--- Exercise instructions ---
Transcribe exactly the lines from the top of the records below through the line that holds "Personality Transparent Wristwatch", both included, with no pictures.

--- Study material ---
◇ ◇ ◇ ◇ ◇ ◇ ◇

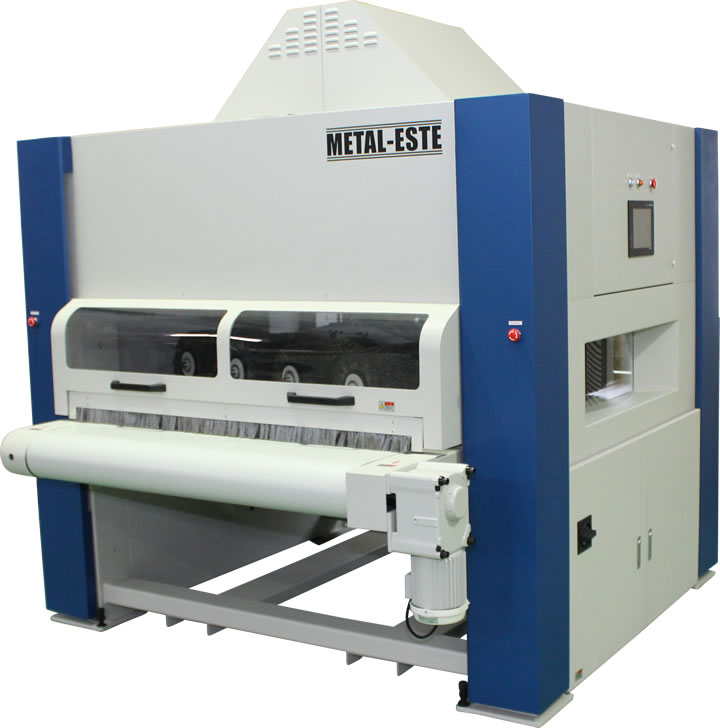 Deburring Machine | METAL-ESTE 1300 (Large Ver.)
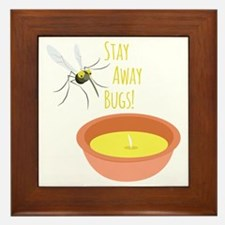 Stay Away Framed Tile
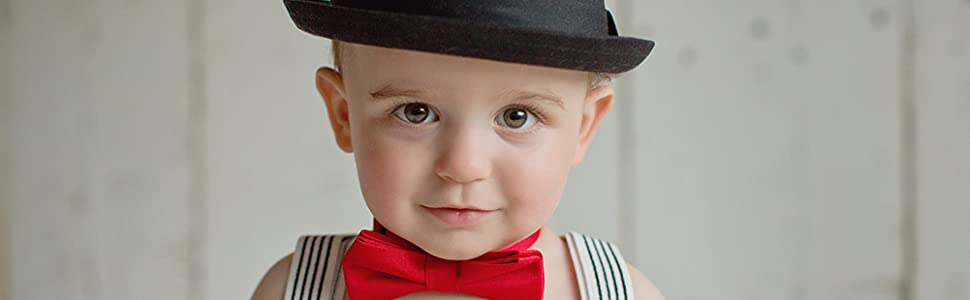 kids red bow tie pre tied adjustable wedding prop accessories for children holiday party birthday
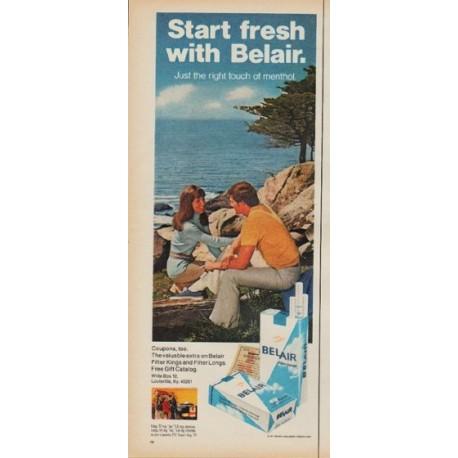 "1971 Belair Cigarettes Ad ""Start fresh with Belair"""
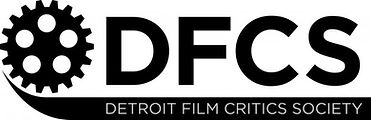 Detroit film critics society .jpeg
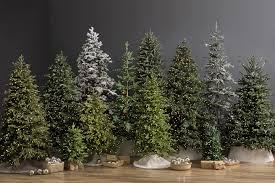 The Christmas Tree:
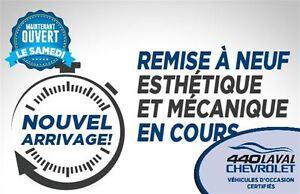 2015 GMC Acadia SLE2*7 PLACES*AWD*SIÈGES CHAUFFANTS*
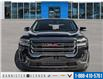 2021 GMC Acadia AT4 (Stk: 21341) in Vernon - Image 2 of 23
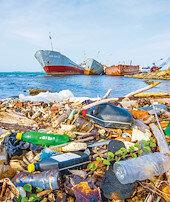 Tek kullanımlık plastiğe savaş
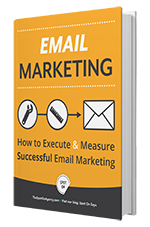 eBook: Email Marketing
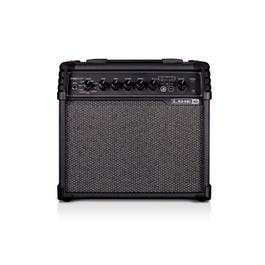 "Image for Spider V 20 MkII 20-Watt 1x8"" Guitar Combo Amplifier (Open Box) from SamAsh"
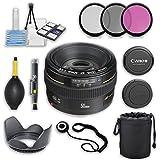 Canon EF 50mm f/1.4 USM Lens with Ultrasonic Autofocus Motor for Canon Digital SLR Cameras & Accessory Bundle (11 Items)
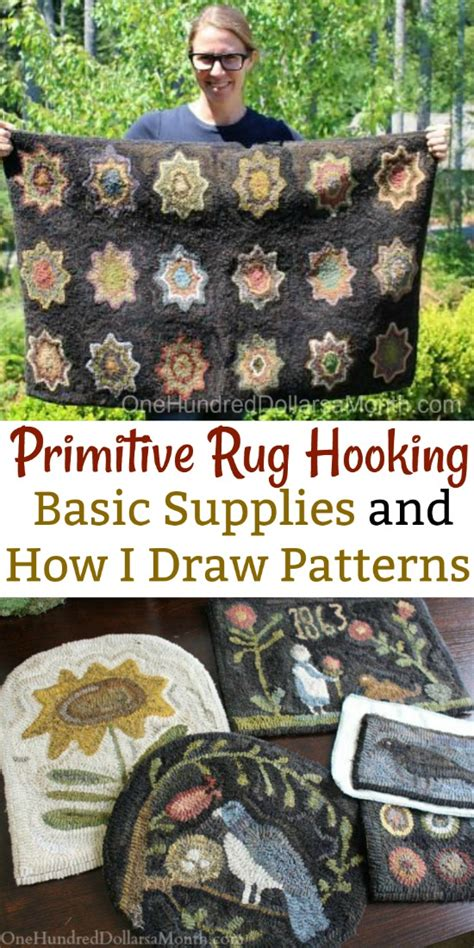 primitive rug hooking supplies primitive rug hooking basic supplies and how i draw patterns one hundred dollars a month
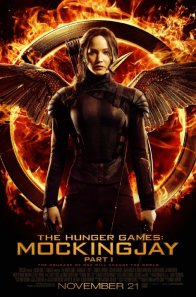 Mockingjay - Part 1 Poster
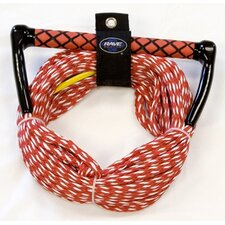 75' 1 - Section Ski Rope with EVA Grip - Elite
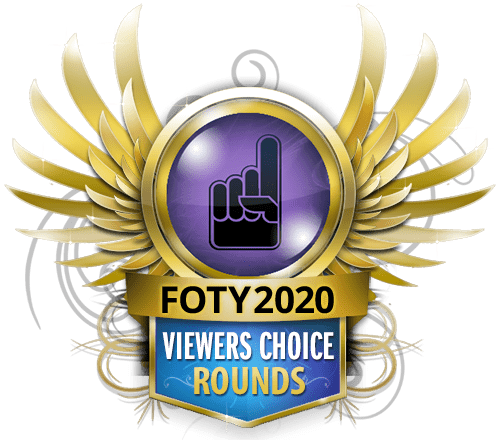 Viewer's Choice Badge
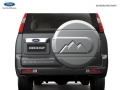 Exterior picture 5 of Ford Endeavour 2.5L 4x2 MT
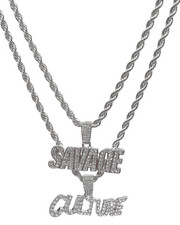 Jewelry & Watches - 2 Piece Savage/Culture Necklace-2236001
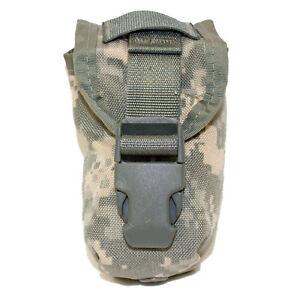 Us Army Flashbang Grenade Pouch Acu Digital Molle Ii Flash Bang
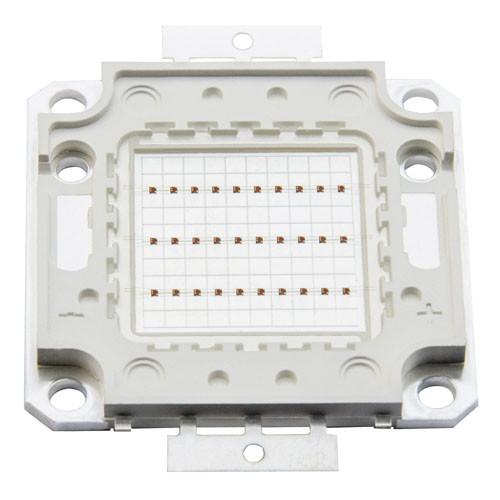 Светодиодная матрица LED 30Вт 620-630nm, красный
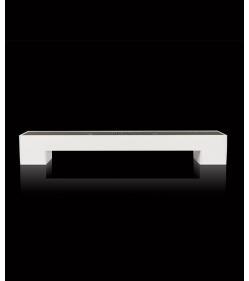 Підлоговий конвектор JAGA Freedom Micro (1 колір)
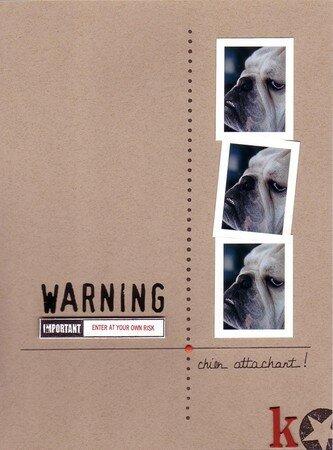 warningK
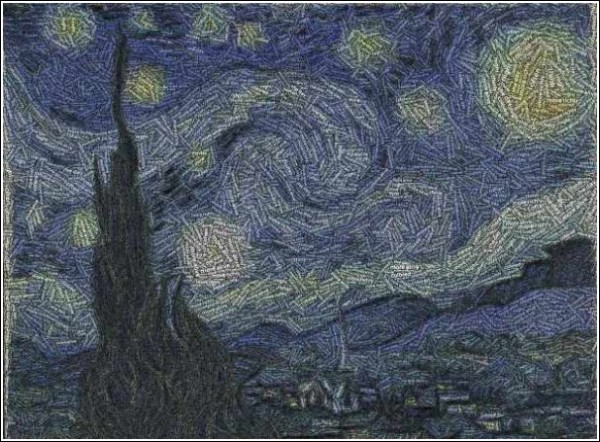 """starry night"" van gogh of the tin lids and known words."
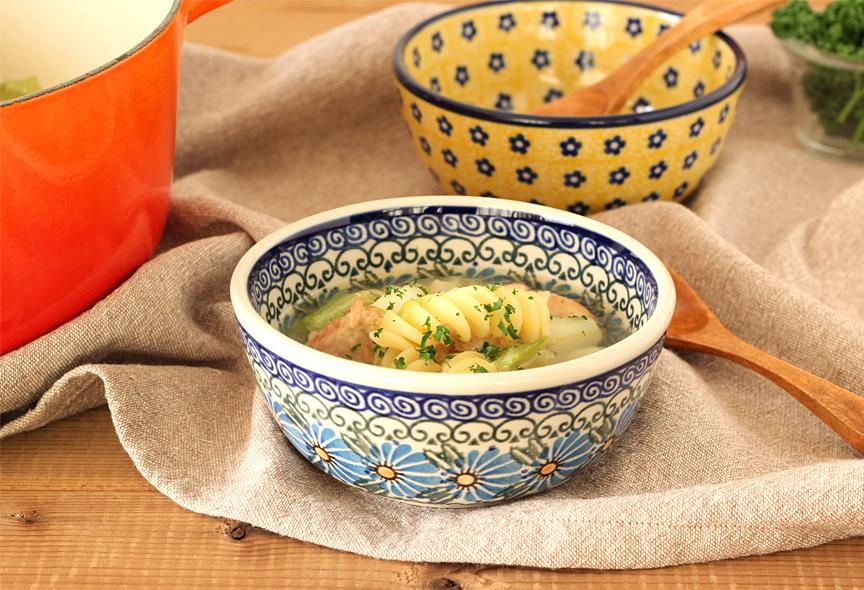 食べるチキンスープ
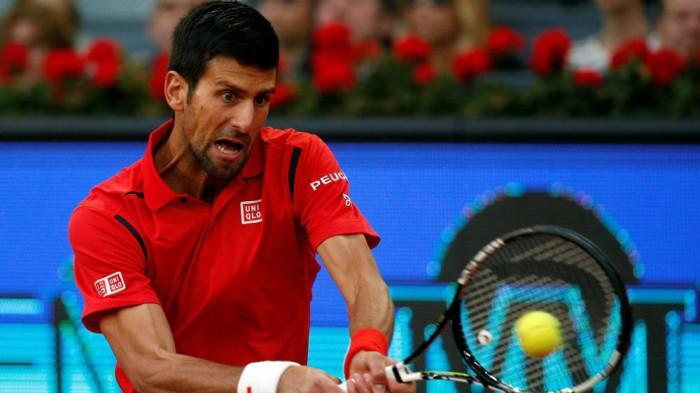 Djokovic campeón en Madrid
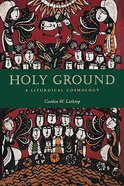 Holy Ground Hardback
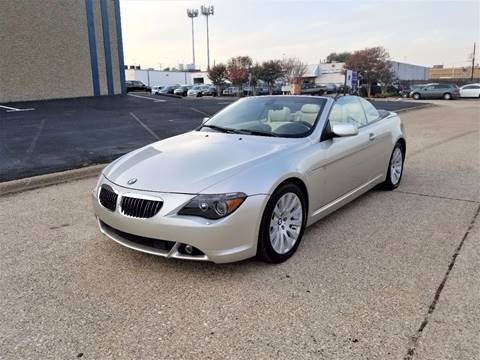 2004 BMW 6 Series for sale at Image Auto Sales in Dallas TX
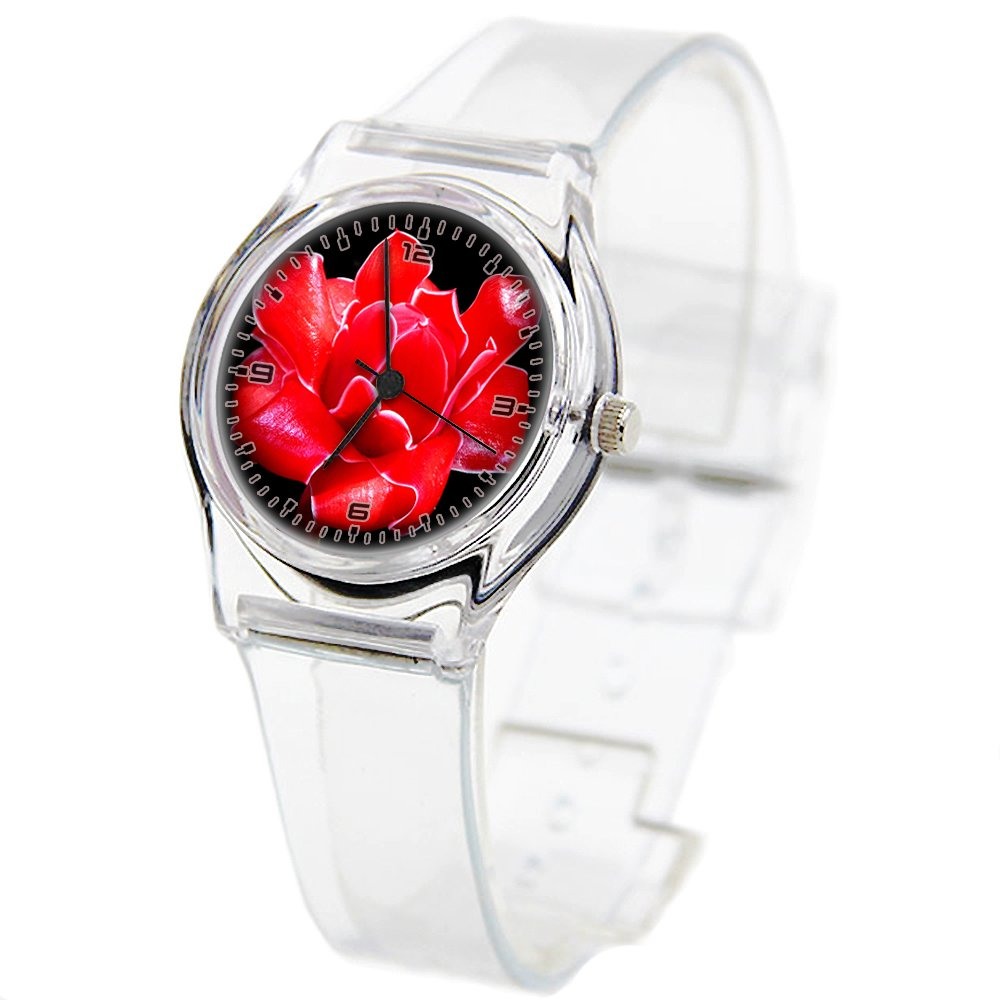 Personality Transparent Wristwatch Transparent Strap Summer Decoration Woman Child teacher Teen Young Girls Children Kids Watches Colorful Flower-488.Orange Tip Butterfly Orange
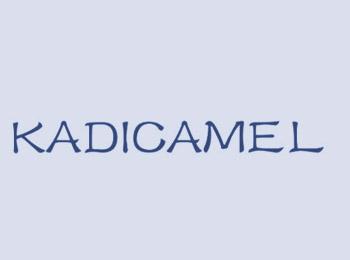KADICAMEL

◇ ◇ ◇ ◇ ◇ ◇ ◇

--- Finished exercise ---
 Deburring Machine | METAL-ESTE 1300 (Large Ver.)
 Stay Away Framed Tile
 kids red bow tie pre tied adjustable wedding prop accessories for children holiday party birthday
 "1971 Belair Cigarettes Ad ""Start fresh with Belair"""
 Detroit film critics society .jpeg
 The Christmas Tree:
 2015 GMC Acadia SLE2*7 PLACES*AWD*SIÈGES CHAUFFANTS*
 2021 GMC Acadia AT4 (Stk: 21341) in Vernon - Image 2 of 23
 Tek kullanımlık plastiğe savaş
 eBook: Email Marketing
 "Image for Spider V 20 MkII 20-Watt 1x8"" Guitar Combo Amplifier (Open Box) from SamAsh"
 Canon EF 50mm f/1.4 USM Lens with Ultrasonic Autofocus Motor for Canon Digital SLR Cameras & Accessory Bundle (11 Items)
 primitive rug hooking supplies primitive rug hooking basic supplies and how i draw patterns one hundred dollars a month
 Mockingjay - Part 1 Poster
 75' 1 - Section Ski Rope with EVA Grip - Elite
 Viewer's Choice Badge
 Exterior picture 5 of Ford Endeavour 2.5L 4x2 MT
 Jewelry & Watches - 2 Piece Savage/Culture Necklace-2236001
 Us Army Flashbang Grenade Pouch Acu Digital Molle Ii Flash Bang
 Светодиодная матрица LED 30Вт 620-630nm, красный
 Підлоговий конвектор JAGA Freedom Micro (1 колір)
 warningK
 """starry night"" van gogh of the tin lids and known words."
 食べるチキンスープ
 Djokovic campeón en Madrid
 Holy Ground Hardback
 2004 BMW 6 Series for sale at Image Auto Sales in Dallas TX
 Personality Transparent Wristwatch Transparent Strap Summer Decoration Woman Child teacher Teen Young Girls Children Kids Watches Colorful Flower-488.Orange Tip Butterfly Orange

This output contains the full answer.